A lightweight library for cleaning and optimizing pandas DataFrames

Project description

pandasclean

A lightweight Python library for cleaning and optimizing pandas DataFrames. Built for data analysts and data scientists who want practical, no-fuss data cleaning with sensible defaults.


Quick Start

import pandas as pd
from pandasclean import auto_clean

df = pd.read_csv('your_data.csv')
df_clean, report = auto_clean(df)

That's it. One line cleans your entire DataFrame.


Features

  • Outlier Detection & Handling — Detect outliers using the IQR method and choose to report, drop, or cap them
  • Memory Reduction — Automatically downcast numeric dtypes and convert low cardinality string columns to save memory
  • NaN Handling — Drop, fill with mean/median, or supply custom fill values per column
  • Auto Clean — One function that runs everything with sensible defaults

Installation

pip install pandasclean

Usage

Auto Clean

Runs all cleaning functions in the correct order with sensible defaults.

from pandasclean import auto_clean

df_clean, report = auto_clean(df)

For custom behaviour, use the individual functions directly.


Outlier Detection & Handling

from pandasclean import find_outliers

# Report outlier bounds without changing data
df, bounds = find_outliers(df, strategy='report')

# Drop rows containing outliers
df_clean, bounds = find_outliers(df, strategy='drop')

# Cap outliers to the nearest bound (Winsorization)
df_clean, bounds = find_outliers(df, strategy='cap')

# Target specific columns with a custom multiplier
df_clean, bounds = find_outliers(df, columns=['age', 'salary'], multiplier=3.0, strategy='cap')

NaN Handling

from pandasclean import handle_nan

# Report null counts and percentages without making changes
df, report = handle_nan(df, strategy='report')

# Drop rows with any NaN
df_clean, report = handle_nan(df, strategy='drop', axis='rows', how='any')

# Drop columns where more than 50% of values are NaN
df_clean, report = handle_nan(df, strategy='drop', axis='columns', threshold=50)

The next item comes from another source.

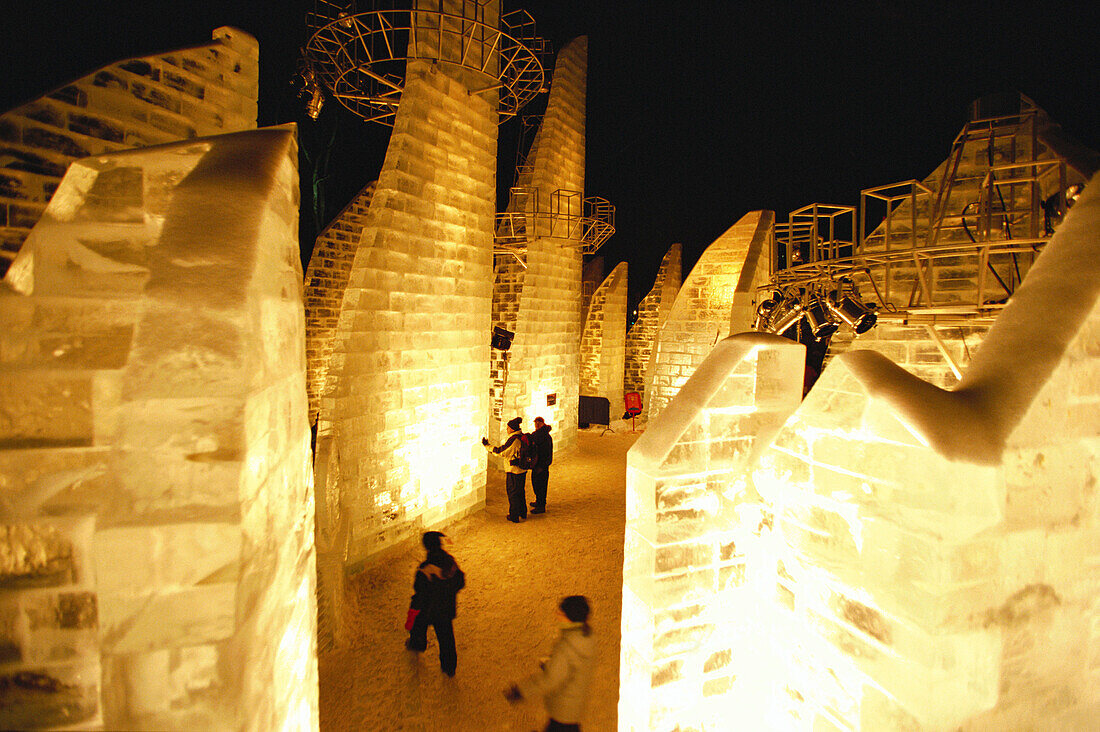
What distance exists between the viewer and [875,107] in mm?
14992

# Fill NaN with column mean (numeric columns only)
df_clean, report = handle_nan(df, strategy='mean')

# Fill NaN with column median (numeric columns only)
df_clean, report = handle_nan(df, strategy='median')

# Fill all NaN with a single custom value
df_clean, report = handle_nan(df, strategy='custom', fill_value=0)

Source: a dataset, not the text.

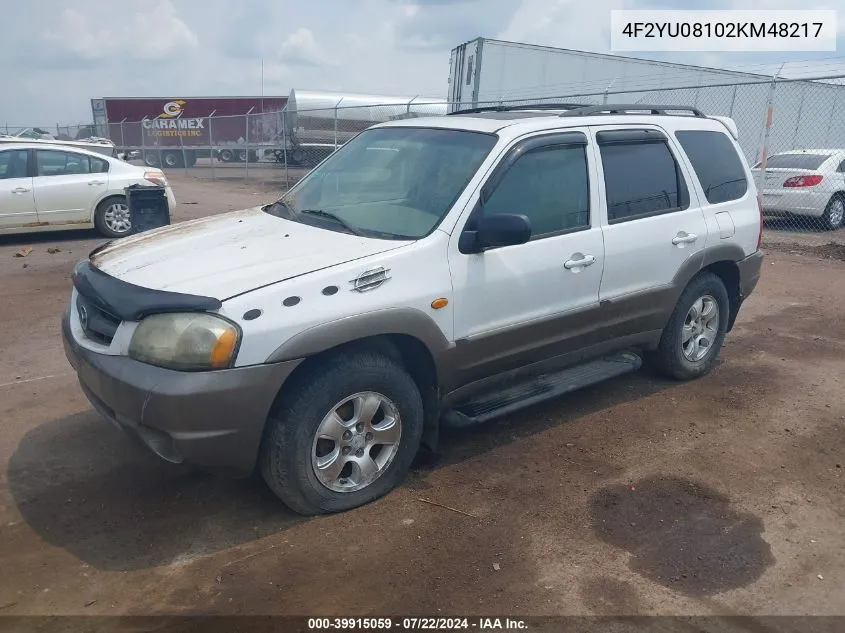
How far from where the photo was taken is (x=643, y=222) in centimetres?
464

# Fill NaN with different values per column
df_clean, report = handle_nan(df, strategy='custom', fill_value={
    'age': 0,
    'name': 'unknown',
    'salary': 50000
})

Memory Reduction

from pandasclean import reduce_memory

# Optimize all columns with default settings
df_optimized, report = reduce_memory(df)

# Disable category conversion for string columns
df_optimized, report = reduce_memory(df, convert_category=False)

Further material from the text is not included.